翌朝。海岸、耕地、住宅、船。港町の静かな風景だ。海鳥の鳴き声は止まない。
二人が歩いている。柵の鍵を外し、屋外の水槽のある場所を通過する。博士は、ロバートの右肩に左手を置いて歩いていく。
室内に入り、ロバートが博士の後ろでウニをいじり、博士はボールに入った液体を顕微鏡で観察する。
博士「何か泳いでいる」
博士がガラスボールを少し動かす。
博士「違う形をしたのがいるね」
球状の生物がくるくる回って動いている。10体以上見られる。
博士「見えたかな?」
ロバート「わかりません。ゆっくり回っているのが..」
ロバートは顕微鏡の焦点を調整した。動き回る球状の生き物が、はっきりと見えた。
博士「そう、それだよ」
ロバート「真ん中にいるものですか?ああ、これですね!」
博士「何かがふ化したんだよ」
ロバート「雑種..雑種幼生でしょうか?」
博士「そうであろう、と期待しよう」
二体の球状の生き物が、動いている。
博士「驚いたよ。既に10個動いている。予想外だ。その他の個体はもうふ化しているのではないだろうか。今、見つけたいね」
動く速さは様々だが、どれもが動いていた。
博士「いいね。1-2個取り出せたら、写真を撮ってくれないか?」
ロバート「ここにディッシュがあるので、入れて良いですね?」
博士「ああ」
博士「幼生を手に入れたよ!」
物静かな雰囲気の技術員が、薬品をプレパラートに塗りつけている。先の物体をスポイトでとり、プレパラートの上に静かに垂らす。

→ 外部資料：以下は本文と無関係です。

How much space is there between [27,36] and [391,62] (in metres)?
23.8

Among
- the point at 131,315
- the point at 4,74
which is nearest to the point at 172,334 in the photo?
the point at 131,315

技術員「スライドグラスの上に、カバースリップで支えるようにして、生物を殺さずに押さえます」
技術員が、余分な水をスポイトで吸い取る。
技術員「グラスの縁に乗せます。中に小さい白い点が見えていますね。泳いでいる小さいやつですよ。余分な水を除きます。スライドを乗せて挟み込むんです」
丁寧に、スライドグラスをその上にかぶせた。
技術員が画像装置と連結した顕微鏡に乗せて、博士は観察した。
技術員「これで良いですか?」
博士「いいね。中空のボールの形をした、細胞だ」
拡大された映像の中で、半透明な膜状の物質をまとった白い球体が動き回っている。
ロバート「ヒトデの卵がウニの精子と受精してできたのですよね?」
博士「そうだ!どんな形の雑種が得られるかはわからない。父型か、母型か、混合型か..様子を見ないとわからないね」
技術員が顕微鏡の台を操作する。
洋梨に近い形の細胞が、同じ場所を回っている。
博士「原腸形成か、単にねじれた胚だね。球形ではないね。腎臓の形をしたのう胚..新しい科学の世界さ」
技術員「もっと良い映像を見られますよ」
博士「ああ..もっと幼生を取り出してみよう。時間のかかる作業になるがね」
博士は、よし!と声を発し、部屋を出た。技術員は監察を続ける。
技術員「見てみましょう」
別の拡大画像が出る。数個の大きさの異なる球体が集まった細胞が、写っている。